- [Instructions for the task]
Render the part of the data that opens with the line containing "Positionally, is the" and runs through the end of the data as a numbered list, one line per item, with blank lines omitted and nothing from before that point included.

- [Records shown]

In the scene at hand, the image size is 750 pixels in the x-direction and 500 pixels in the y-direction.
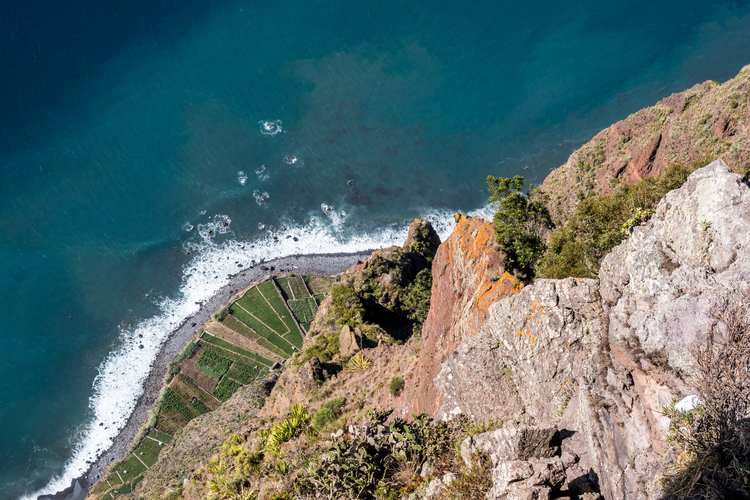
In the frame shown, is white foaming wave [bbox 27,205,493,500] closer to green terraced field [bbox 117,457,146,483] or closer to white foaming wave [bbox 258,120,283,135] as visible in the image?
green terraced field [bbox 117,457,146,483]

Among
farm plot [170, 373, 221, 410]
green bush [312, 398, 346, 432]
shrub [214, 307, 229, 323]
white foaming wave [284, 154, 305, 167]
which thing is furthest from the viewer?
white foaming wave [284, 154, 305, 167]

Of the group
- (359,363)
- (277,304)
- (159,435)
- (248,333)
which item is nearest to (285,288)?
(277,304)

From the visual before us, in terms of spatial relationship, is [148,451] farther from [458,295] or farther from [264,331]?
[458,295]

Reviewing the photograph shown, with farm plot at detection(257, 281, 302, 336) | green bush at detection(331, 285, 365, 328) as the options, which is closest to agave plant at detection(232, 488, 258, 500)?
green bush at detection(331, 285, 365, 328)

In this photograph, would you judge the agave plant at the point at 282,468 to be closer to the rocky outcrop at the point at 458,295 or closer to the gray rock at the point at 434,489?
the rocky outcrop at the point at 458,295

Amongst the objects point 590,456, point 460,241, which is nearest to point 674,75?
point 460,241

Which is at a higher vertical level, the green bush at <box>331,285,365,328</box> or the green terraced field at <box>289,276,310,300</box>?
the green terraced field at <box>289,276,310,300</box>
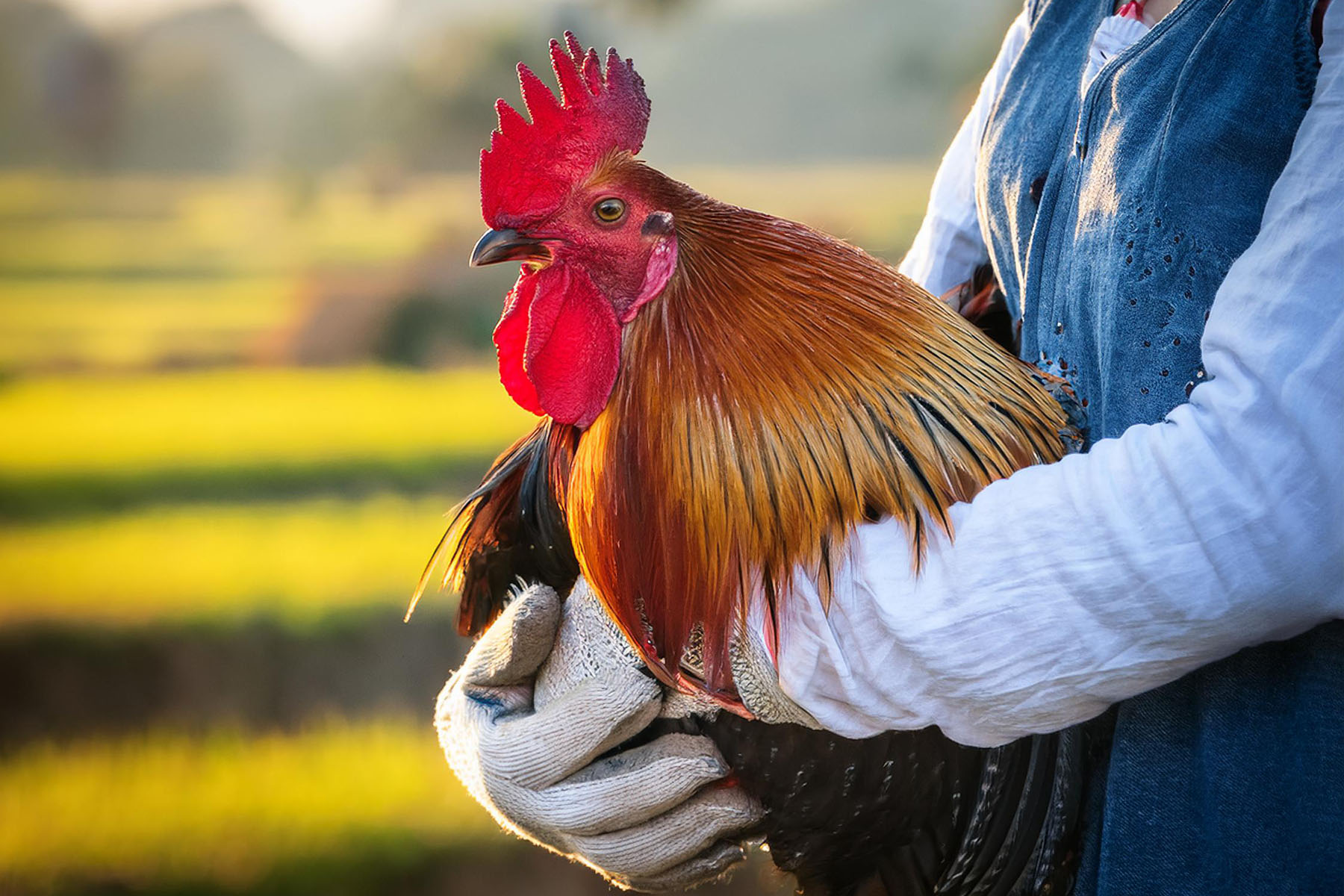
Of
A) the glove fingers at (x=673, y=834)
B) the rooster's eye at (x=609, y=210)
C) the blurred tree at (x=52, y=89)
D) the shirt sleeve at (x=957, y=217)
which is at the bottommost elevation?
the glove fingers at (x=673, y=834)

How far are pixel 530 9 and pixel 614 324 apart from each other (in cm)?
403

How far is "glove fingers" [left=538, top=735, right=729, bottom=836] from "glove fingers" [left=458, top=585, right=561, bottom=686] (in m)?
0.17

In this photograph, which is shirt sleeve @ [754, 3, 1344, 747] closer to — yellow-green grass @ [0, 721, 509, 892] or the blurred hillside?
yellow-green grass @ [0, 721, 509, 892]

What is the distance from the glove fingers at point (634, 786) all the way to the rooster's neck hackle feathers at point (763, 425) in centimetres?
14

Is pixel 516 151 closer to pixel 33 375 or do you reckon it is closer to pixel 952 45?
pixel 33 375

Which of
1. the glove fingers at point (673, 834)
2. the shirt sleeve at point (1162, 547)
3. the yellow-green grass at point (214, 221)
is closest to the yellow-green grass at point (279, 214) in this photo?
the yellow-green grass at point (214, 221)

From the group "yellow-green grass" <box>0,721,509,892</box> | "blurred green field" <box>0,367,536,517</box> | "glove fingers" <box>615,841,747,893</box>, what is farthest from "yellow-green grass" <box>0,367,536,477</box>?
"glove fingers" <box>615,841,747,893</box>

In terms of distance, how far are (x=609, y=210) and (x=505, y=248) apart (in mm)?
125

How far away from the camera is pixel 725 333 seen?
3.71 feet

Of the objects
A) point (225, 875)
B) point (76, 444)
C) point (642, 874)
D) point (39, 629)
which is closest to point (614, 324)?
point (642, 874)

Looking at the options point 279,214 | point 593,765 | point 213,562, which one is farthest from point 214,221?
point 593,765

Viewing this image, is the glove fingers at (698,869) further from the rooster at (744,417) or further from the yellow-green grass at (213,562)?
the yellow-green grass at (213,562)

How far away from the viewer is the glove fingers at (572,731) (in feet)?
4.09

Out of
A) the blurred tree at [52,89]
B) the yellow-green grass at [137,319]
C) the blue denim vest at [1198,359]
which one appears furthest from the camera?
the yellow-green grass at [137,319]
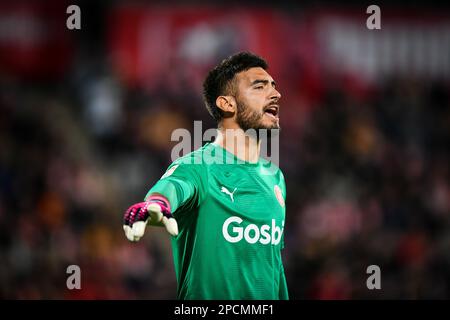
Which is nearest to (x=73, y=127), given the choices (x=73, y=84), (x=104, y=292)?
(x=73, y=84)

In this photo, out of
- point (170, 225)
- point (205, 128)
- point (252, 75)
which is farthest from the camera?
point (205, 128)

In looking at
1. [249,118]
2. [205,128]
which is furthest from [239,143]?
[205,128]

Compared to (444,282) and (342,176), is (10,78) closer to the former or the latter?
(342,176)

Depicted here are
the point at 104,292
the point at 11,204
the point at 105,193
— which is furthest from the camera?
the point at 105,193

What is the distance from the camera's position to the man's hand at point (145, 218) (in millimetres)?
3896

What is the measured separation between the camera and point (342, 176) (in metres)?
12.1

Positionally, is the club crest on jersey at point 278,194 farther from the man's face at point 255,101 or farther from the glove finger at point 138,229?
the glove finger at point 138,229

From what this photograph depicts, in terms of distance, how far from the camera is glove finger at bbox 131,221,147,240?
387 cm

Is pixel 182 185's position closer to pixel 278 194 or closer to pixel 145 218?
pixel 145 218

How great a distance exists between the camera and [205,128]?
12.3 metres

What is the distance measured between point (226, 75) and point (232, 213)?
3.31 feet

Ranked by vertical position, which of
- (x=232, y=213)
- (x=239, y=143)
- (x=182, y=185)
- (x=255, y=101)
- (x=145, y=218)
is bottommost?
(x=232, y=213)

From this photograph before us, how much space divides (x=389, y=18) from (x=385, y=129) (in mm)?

- [Response to this task]
1. Positionally, is the club crest on jersey at point 278,194 farther from the man's face at point 255,101 or farther from the glove finger at point 138,229?
2. the glove finger at point 138,229
3. From what this photograph depicts, in terms of distance, how far from the camera is glove finger at bbox 131,221,147,240?
4. 387 cm
5. Is pixel 182 185's position closer to pixel 278 194 or closer to pixel 145 218?
6. pixel 145 218
7. How great a distance exists between the camera and [205,128]?
8. 12.3 metres
9. What is the distance measured between point (226, 75) and point (232, 213)?
10. 3.31 feet
11. Ranked by vertical position, which of
12. - (x=232, y=213)
13. - (x=239, y=143)
14. - (x=182, y=185)
15. - (x=255, y=101)
16. - (x=145, y=218)
17. is bottommost?
18. (x=232, y=213)
19. From this photograph before us, how much space divides (x=389, y=18) from (x=385, y=129) (in mm)?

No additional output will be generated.